Task prompt:
Set down the final stretch of the data, from the line that holds "How distantly placed" through the last line, both included, with pictures left out.

Records for the exercise:

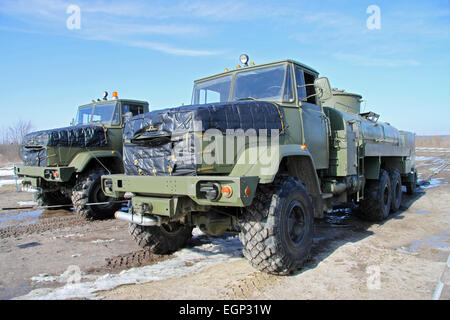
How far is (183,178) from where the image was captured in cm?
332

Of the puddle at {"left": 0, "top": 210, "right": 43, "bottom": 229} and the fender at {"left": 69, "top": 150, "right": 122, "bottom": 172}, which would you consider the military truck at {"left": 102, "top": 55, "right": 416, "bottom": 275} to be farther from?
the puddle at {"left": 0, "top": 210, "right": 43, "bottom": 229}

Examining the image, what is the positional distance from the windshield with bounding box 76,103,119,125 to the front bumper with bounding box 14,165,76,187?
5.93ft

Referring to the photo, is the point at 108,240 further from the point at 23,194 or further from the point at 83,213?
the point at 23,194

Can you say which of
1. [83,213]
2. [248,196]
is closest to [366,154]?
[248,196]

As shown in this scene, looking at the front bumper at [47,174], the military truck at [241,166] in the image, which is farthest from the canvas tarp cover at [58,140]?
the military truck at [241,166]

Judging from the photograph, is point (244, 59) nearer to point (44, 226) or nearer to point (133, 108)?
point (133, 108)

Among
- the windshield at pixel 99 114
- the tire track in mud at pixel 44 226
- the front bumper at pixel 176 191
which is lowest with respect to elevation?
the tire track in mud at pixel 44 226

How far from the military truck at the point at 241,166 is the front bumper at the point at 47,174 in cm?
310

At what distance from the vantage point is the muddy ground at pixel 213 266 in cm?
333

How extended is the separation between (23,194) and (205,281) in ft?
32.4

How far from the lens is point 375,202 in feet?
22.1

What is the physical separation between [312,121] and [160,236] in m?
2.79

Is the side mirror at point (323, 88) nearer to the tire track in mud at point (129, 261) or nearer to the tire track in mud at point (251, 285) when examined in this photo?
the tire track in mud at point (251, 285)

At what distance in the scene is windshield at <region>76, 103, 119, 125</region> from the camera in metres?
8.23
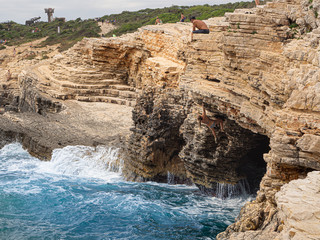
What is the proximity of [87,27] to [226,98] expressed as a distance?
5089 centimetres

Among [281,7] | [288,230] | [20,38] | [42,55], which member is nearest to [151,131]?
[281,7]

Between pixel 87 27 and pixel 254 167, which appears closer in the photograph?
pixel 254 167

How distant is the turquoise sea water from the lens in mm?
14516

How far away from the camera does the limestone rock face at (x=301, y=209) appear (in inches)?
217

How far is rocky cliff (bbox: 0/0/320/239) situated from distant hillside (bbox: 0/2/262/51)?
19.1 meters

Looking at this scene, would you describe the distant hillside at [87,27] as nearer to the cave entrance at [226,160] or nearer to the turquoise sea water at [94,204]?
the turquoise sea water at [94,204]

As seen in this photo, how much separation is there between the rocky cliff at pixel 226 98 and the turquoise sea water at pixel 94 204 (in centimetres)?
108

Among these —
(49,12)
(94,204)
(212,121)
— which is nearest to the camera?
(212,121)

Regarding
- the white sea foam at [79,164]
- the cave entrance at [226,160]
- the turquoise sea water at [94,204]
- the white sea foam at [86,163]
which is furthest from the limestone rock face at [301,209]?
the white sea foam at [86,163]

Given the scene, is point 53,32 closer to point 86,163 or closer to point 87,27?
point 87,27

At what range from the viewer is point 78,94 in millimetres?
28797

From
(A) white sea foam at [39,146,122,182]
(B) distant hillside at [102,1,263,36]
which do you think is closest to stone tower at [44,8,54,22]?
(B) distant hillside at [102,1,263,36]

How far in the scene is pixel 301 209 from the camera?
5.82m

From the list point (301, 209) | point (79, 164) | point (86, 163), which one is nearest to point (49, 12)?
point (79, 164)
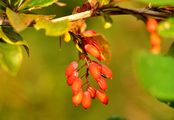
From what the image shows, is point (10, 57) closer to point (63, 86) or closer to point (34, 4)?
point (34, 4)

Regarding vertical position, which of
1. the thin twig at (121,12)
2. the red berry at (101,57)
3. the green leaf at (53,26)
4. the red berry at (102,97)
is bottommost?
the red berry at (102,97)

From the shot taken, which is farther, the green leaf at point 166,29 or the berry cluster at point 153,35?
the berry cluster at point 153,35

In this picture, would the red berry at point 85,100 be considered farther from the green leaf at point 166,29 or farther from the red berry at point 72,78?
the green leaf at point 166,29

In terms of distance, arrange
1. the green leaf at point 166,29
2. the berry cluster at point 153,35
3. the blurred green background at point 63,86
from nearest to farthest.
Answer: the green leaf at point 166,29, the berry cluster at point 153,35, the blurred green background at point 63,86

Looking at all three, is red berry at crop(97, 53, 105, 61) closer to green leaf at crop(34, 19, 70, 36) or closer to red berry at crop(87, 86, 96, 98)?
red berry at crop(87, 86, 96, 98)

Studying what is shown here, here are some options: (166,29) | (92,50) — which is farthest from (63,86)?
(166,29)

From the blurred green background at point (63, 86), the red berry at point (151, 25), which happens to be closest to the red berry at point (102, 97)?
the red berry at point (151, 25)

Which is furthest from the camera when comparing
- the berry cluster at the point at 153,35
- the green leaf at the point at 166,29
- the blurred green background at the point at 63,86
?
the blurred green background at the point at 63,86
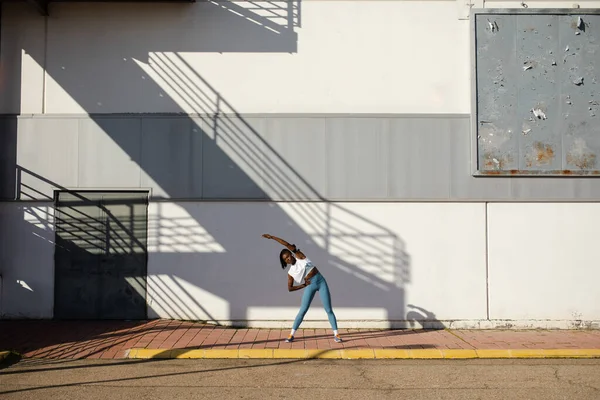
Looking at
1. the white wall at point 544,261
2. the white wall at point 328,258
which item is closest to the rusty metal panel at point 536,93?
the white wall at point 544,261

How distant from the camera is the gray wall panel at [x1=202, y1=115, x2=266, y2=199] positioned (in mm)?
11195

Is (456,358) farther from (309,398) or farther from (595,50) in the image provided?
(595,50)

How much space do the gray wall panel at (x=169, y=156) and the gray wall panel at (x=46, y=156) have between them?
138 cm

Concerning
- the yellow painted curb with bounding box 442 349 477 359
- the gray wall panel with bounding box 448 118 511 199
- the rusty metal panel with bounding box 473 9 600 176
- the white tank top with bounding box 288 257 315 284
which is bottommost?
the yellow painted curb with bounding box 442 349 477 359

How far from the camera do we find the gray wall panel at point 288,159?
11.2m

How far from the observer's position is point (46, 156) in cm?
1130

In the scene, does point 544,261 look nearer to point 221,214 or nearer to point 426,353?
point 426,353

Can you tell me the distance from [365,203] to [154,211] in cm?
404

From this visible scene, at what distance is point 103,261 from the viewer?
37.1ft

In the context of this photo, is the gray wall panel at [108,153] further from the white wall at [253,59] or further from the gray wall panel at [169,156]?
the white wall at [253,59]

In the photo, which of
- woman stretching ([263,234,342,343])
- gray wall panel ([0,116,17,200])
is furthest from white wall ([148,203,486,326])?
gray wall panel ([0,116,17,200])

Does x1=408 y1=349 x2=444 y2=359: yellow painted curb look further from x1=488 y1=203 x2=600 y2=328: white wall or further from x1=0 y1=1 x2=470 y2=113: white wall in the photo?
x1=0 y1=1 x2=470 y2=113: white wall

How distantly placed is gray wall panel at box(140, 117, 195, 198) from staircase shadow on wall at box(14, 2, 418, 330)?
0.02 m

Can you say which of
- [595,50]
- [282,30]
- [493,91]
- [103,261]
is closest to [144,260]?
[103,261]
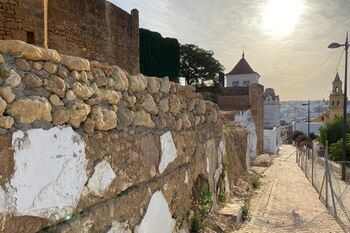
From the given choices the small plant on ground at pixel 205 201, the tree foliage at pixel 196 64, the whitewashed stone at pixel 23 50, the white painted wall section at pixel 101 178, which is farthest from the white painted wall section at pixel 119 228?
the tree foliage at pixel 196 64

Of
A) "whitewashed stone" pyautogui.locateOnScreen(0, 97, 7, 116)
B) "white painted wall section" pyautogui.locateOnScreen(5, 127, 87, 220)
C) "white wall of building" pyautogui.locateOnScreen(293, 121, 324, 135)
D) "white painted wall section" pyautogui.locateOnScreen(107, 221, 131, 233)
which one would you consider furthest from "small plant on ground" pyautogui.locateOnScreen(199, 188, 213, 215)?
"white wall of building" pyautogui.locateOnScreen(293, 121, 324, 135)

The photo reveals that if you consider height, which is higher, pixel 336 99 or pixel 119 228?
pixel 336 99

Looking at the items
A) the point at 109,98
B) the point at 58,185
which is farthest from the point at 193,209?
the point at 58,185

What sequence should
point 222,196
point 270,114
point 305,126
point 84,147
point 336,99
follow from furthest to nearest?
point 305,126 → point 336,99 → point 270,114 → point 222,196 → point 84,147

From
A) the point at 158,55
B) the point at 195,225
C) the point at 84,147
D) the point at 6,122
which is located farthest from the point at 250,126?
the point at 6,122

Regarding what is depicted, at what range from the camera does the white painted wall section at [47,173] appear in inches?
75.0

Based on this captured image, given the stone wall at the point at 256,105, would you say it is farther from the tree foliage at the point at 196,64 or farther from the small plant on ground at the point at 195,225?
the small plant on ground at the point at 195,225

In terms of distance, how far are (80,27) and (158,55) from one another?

Response to this task:
How distantly placed is gray wall panel at box(140, 117, 195, 198) from staircase shadow on wall at box(14, 2, 418, 330)?
0.02 m

Can you say which of
- [595,50]
- [282,30]
- [493,91]
- [103,261]
is closest to [144,260]?
[103,261]
From the given choices the small plant on ground at pixel 205 201, the tree foliage at pixel 196 64, the whitewashed stone at pixel 23 50, the white painted wall section at pixel 101 178, which is farthest from the white painted wall section at pixel 119 228?
the tree foliage at pixel 196 64

Of
A) "whitewashed stone" pyautogui.locateOnScreen(0, 97, 7, 116)
B) "white painted wall section" pyautogui.locateOnScreen(5, 127, 87, 220)
C) "white wall of building" pyautogui.locateOnScreen(293, 121, 324, 135)
D) "white painted wall section" pyautogui.locateOnScreen(107, 221, 131, 233)
which one would you consider furthest from "small plant on ground" pyautogui.locateOnScreen(199, 188, 213, 215)?
"white wall of building" pyautogui.locateOnScreen(293, 121, 324, 135)

The photo reveals that if you consider height, which is higher, pixel 336 99 or pixel 119 228?
pixel 336 99

Looking at the items
A) the point at 109,98
B) the point at 58,185
which is farthest from the point at 193,209?
the point at 58,185

What sequence should
point 222,196
point 270,114
point 305,126
point 84,147
point 336,99
follow from furthest to nearest?
point 305,126 → point 336,99 → point 270,114 → point 222,196 → point 84,147

From
A) the point at 158,55
B) the point at 195,225
C) the point at 84,147
D) the point at 6,122
which is located farthest from the point at 250,126?
the point at 6,122

Regarding what is depicted, at what range from the camera does the white painted wall section at [47,173] appear in inches?
75.0

Based on this captured image, given the stone wall at the point at 256,105, would you say it is farther from the tree foliage at the point at 196,64 or farther from the small plant on ground at the point at 195,225?
the small plant on ground at the point at 195,225

In terms of distance, how far are (80,27) and (158,55) from one another?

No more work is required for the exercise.